Exercise 4.1

From reading the notes on this exercise we are to find out about the cameras light metering capabilities in auto mode compared to Manual Mode

I found these cards in the back of The best Abode Photoshop CS5 book for Digital photographers by Scott Kelby. So I set the camera in auto mode and proceeded to take images of the black, grey and white card. The focus didn’t matter as long as the tone filled the viewfinder. Trying to take an image of the white card wasn’t going to plan. I tried it with flash to see what the histogram looked like for comparison then I went outside and took a picture of a white wall which showed a less messy histogram for the purpose of this exercise.

Grey, black and white cards for reference

The histogram horizontally charts the tonal values of a scene that is photographed. the pure black is at the far left and the pure white is at the far right on a scale of 0 – 255. The vertical axis shows the number of pixels in each particular tone.
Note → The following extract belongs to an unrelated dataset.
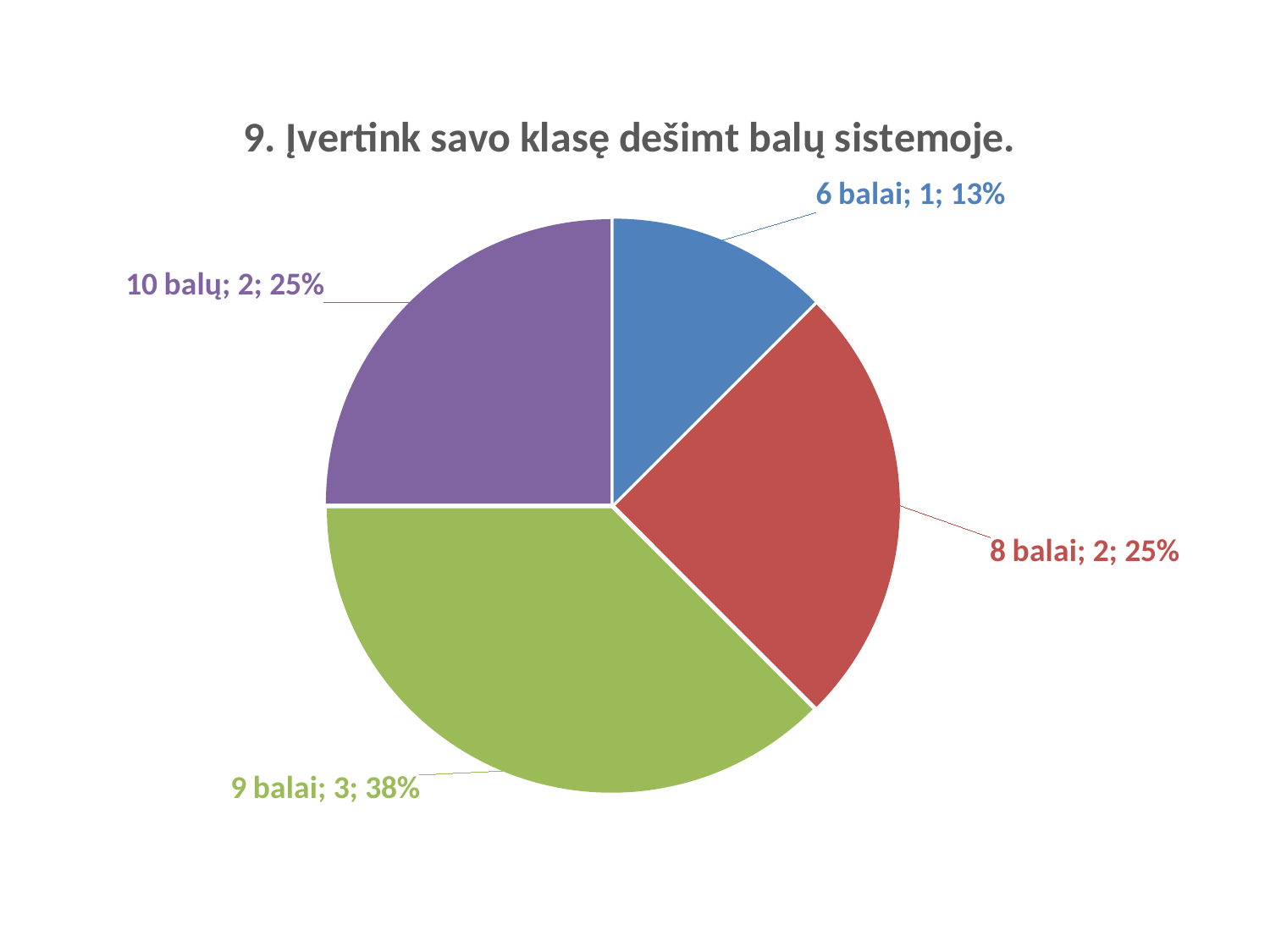
What is the value for "9 balai"? 3 Which category has the smallest slice? 6 balai Which category has the largest slice? 9 balai How many slices does the pie chart have? 4 What is the value for "6 balai"? 1 What kind of chart is shown on the slide? pie chart What is the difference between the values for "9 balai" and "6 balai"? 2 What share of the pie does "10 balų" take? 25% Which is larger, the value for "8 balai" or the value for "6 balai"? 8 balai What is the title of the chart? 9. Įvertink savo klasę dešimt balų sistemoje. What share of the pie does "9 balai" take? 38% What share of the pie does "6 balai" take? 13%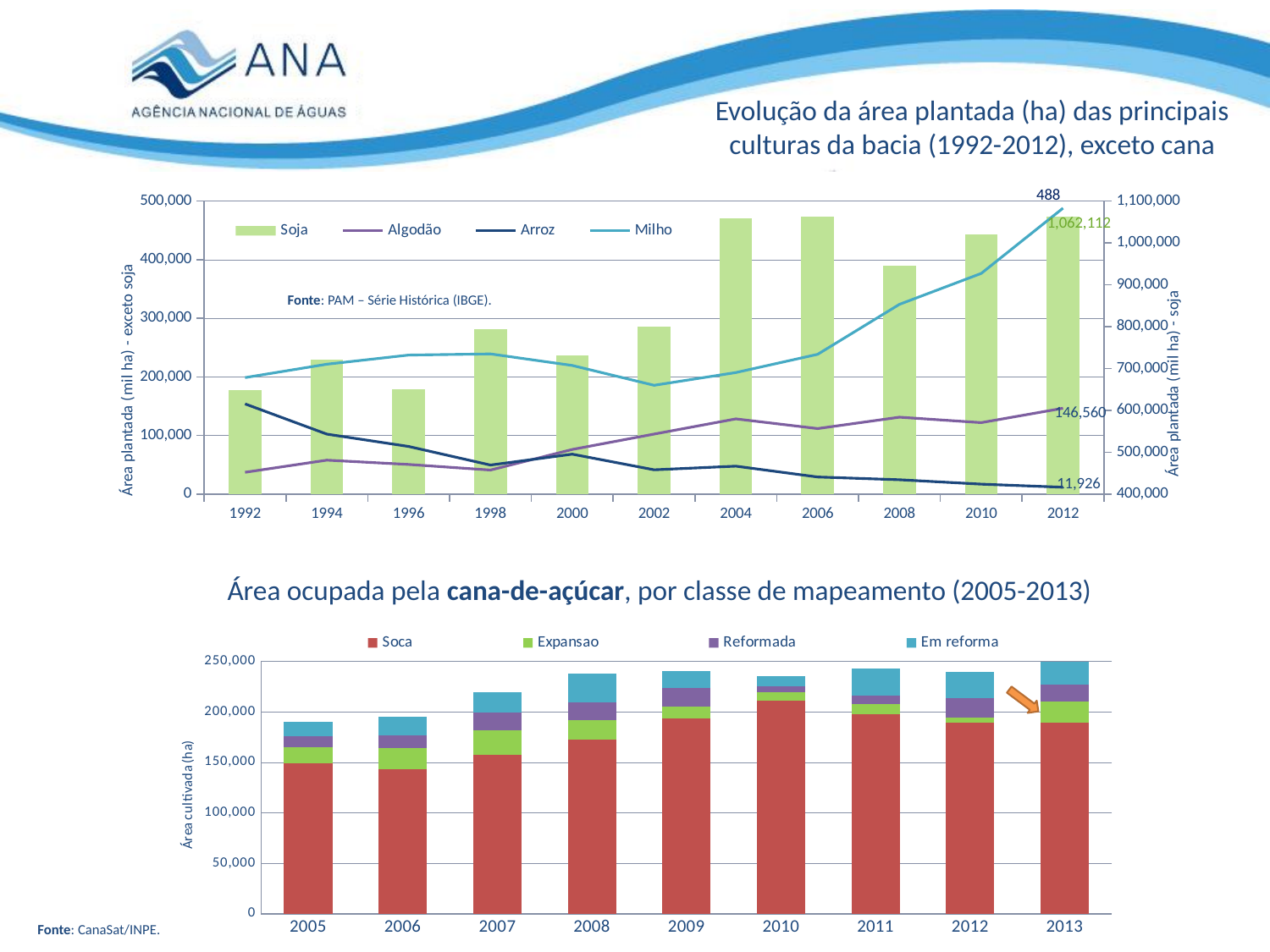
In the bottom chart (Área ocupada pela cana-de-açúcar), is the Soca value for 2010 greater or less than 200,000? greater In the top chart (Evolução da área plantada), does the Arroz line rise or fall from 1992 to 2012? fall In the top chart (Evolução da área plantada), what is the value for Arroz in 2012? 11,926 In the top chart (Evolução da área plantada), what is the difference between the Algodão and Arroz values in 2012? 134,634 What kind of chart is the bottom chart (Área ocupada pela cana-de-açúcar)? stacked bar chart In the top chart (Evolução da área plantada), how many series does the legend list? 4 In the top chart (Evolução da área plantada), how many years are shown on the x axis? 11 In the top chart (Evolução da área plantada), which is larger in 1992, Arroz or Algodão? Arroz In the top chart (Evolução da área plantada), is the Milho value in 1992 greater or less than 300,000? less In the bottom chart (Área ocupada pela cana-de-açúcar), how many years are shown on the x axis? 9 In the top chart (Evolução da área plantada), what is the value of the Soja bar in 2012? 1,062,112 In the top chart (Evolução da área plantada), what is the value for Algodão in 2012? 146,560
Here are the images of the histograms with the camera in auto mode.

From the images in Auto mode you can see the peaks for white and dark are quite close to the middle grey tones area, they are bunched up effectively.

Here are the images of the histograms with the Camera in Manual.  These are more effective because the white and black tones are definitely situated further away from the middle grey tone.


The thing I have learnt when looking at histograms is that the goal is to prevent your histogram bunching up too much at the far ends, which indicates that the details are lost in pure whites or pure blacks. Ideally the histogram  should start at the bottom  left corner and rise into a mountain peaking in the middle of the chart ( mid-tones) and gracefully taper off back down to the bottom right hand corner, similar to a bell curve.

In Manual setting achieving the perfect exposure is easier and more creative because you can use the cameras light meter as a guide. The thought process is I pick my Aperture depending on what I what my image to exhibit with respect to composition then I adjust the shutter speed accordingly so that the marker on the exposure indicator returns to ‘0’. If I change my aperture to be wider I will need to reduce the shutter speed to be faster.  Switching the camera into manual mode gives you complete control over Aperture, shutter speed, ISO and focus.

I’ve found that I am increasingly shooting  in manual because I get frustrated with Aperture/Shutter priority settings.  Getting the image I want and what I have to set the camera at to achieve it  is getting easier the more practice I have. As the coursework suggest the intuitiveness comes over time.